Karl Ove Knausgård: Lieben, Aus dem Norwegischen von Paul Berf, Luchterhand Literaturverlag, München 2012, 763 Seiten, €24,99, 978-3-630-87370-1
„Das Einzige, worin ich einen Wert erblickte, was weiterhin Sinn produzierte, waren Tagebücher und Essays, die Genres in der Literatur, in denen es nicht um eine Erzählung ging, die von nichts handelten, sondern nur aus einer Stimme bestanden, der Stimme der eigenen Persönlichkeit, einem Leben, einem Gesicht, einem Blick, dem man begegnen konnte.
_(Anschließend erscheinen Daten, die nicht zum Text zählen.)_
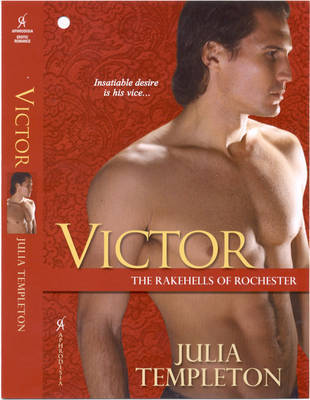 Victor on Paperback by Julia Templeton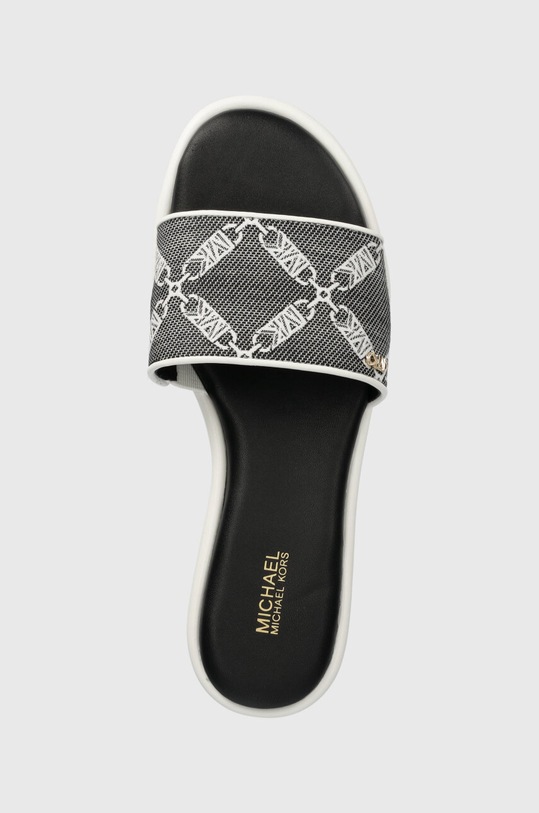 MICHAEL Michael Kors klapki Saylor czarny 40S4SYFS1Y.012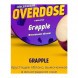 Табак Overdose - Grapple (Виноградное Яблоко, 25 грамм) купить в Волгограде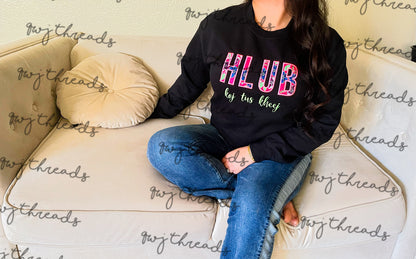 Hlub Koj Tus Kheej (Love Yourself) Crewneck (PRE-ORDER)
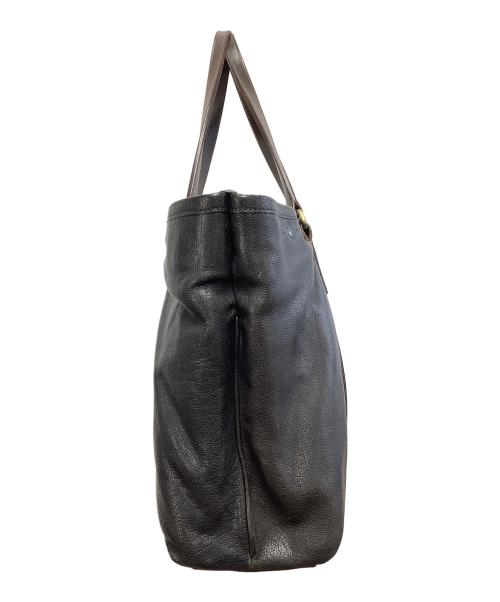 土屋鞄（ツチヤカバン）土屋鞄 (ツチヤカバン) アルマスバッファロー ブラックの古着・服飾アイテム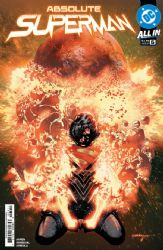 Absolute Superman [DC] (2025) 5 (1st Print) (Main Rafa Sandoval Cover)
Was ist ein Kunstwerk, wenn nicht der Blick eines anderen Menschen?“
War ich bei Karl Ove Knausgårds erstem Band „Sterben“ noch skeptisch, ob sein Konzept vom realen Schreiben über das eigene Leben wirklich aufgeht, so hat mich „Lieben“ vollkommen überzeugt.
Ohne lange Einleitung zieht der norwegische Autor, der mit seiner Familie nun in Malmö wohnt, den Leser in die Handlung hinein. Diese umfasst seine tagtäglichen Mühen und Freuden als Schriftsteller, Ehemann, Hausmann, Vater, Nachbar, Bekannter, Freund, Sohn, Bruder, Schwager und Schwiegersohn. Aus immer wieder neu erzählten detailversessenen Episoden heraus blickt Knausgård in die Vergangenheit, reflektiert erneut über die schwierige Beziehung zum Vater, seine erste Begegnung mit seiner zweiten Frau, dem Ende mit der ersten, das unbändige Glück im ersten Moment Vater zu sein und die Abgründe, die sich später auftun. Er umkreist genau sein Lebensmodell mit allen Schwächen und Kanten, und erkennt, dass seine schwedische Frau Linda Nähe von ihm erwartet, die er als einengend empfindet. So entstehen im Alltagsleben immer wieder Reibungspunkte, die der in sich gekehrte Autor aufnimmt und minutiös beschreibt.
Er kämpft seinen privaten Kampf mit der veränderten Geschlechterrolle aus, die ihn zu etwas macht, was er gar nicht möchte.
„Das alltägliche Leben mit seinen Pflichten und wiederkehrenden Abläufen war etwas, das ich ertrug, nichts, worüber ich mich freute, nichts, was mir einen Sinn gab und mich glücklich machte. Es ging nicht darum, dass ich keine Lust hatte, den Fußboden zu putzen oder Windeln zu wechseln, sondern um etwas Fundamentaleres, dass ich in dem mir nahen Leben keinen Wert erblickte, mich stattdessen unablässig fortsehnte und dies schon immer getan hatte. Das Leben, das ich führte war folglich nicht mein eigenes. Ich versuchte es zu meinem zu machen. Das war mein Kampf, den ich ausfocht, denn das wollte ich doch.“
Präzise und dabei unverkrampft, ohne in irgendeiner Weise korrekt sein zu wollen, schildert Knausgård sein Problem als Mann mit der Kinderbetreuung, die er bei seinem ersten Kind Vanja übernommen hatte, denn seine Frau will ihre Ausbildung beenden. Als sich schnell zwei weitere Kinder ankündigen, verfliegt die Angst mit dem Kinderwagen gesehen zu werden. Die existentiellen Krisen und das Leiden an der Realität bleiben jedoch. Die Mühen des Alltags und seine Banalität drücken die Beziehung des Norwegers zu seiner Frau schnell in die Knie. Vanja stellt fest, dass ihre Eltern wenig Geduld haben und viel schreien. Das ist hart, aber real.
Knausgård beobachtet gern Menschen und fällt Urteile, wagt sich nicht nah an sie heran und scheut Konflikte. Nur mit seinem norwegischen Freund Geir, der in Stockholm lebt und immer die erste Anlaufstelle ist, kann sich Knausgård in langen fachsimpelnden Gesprächen vertiefen. Beide lästern gern über die Schweden und ihre pedantische Art, versinken in philosophischen Disputen und tiefgründigen Diskussionen über Literatur, alles in den Fortlauf der Handlung eingebunden.
Führt uns Karl Ove Knausgård wieder etwas vor Augen, was wir in unserem Alltag auch wieder vergessen haben, nicht mehr wahrnehmen, verdrängen, untergehen lassen? „Ich wollte mir die Welt zurückerobern“, sagt der Autor und treibt es in seinem Mammutprojekt, das sechs Bände umfassen soll, voran.
Schreiben heißt für ihn, dass Fiktion in einer Welt der Bilder sinnlos ist. Allerdings muss das Schreiben der eigenen Biographie auch gekonnt sein. Knausgård besticht überzeugend durch seinen interessanten Erzählstil und seine Beobachtungsgabe.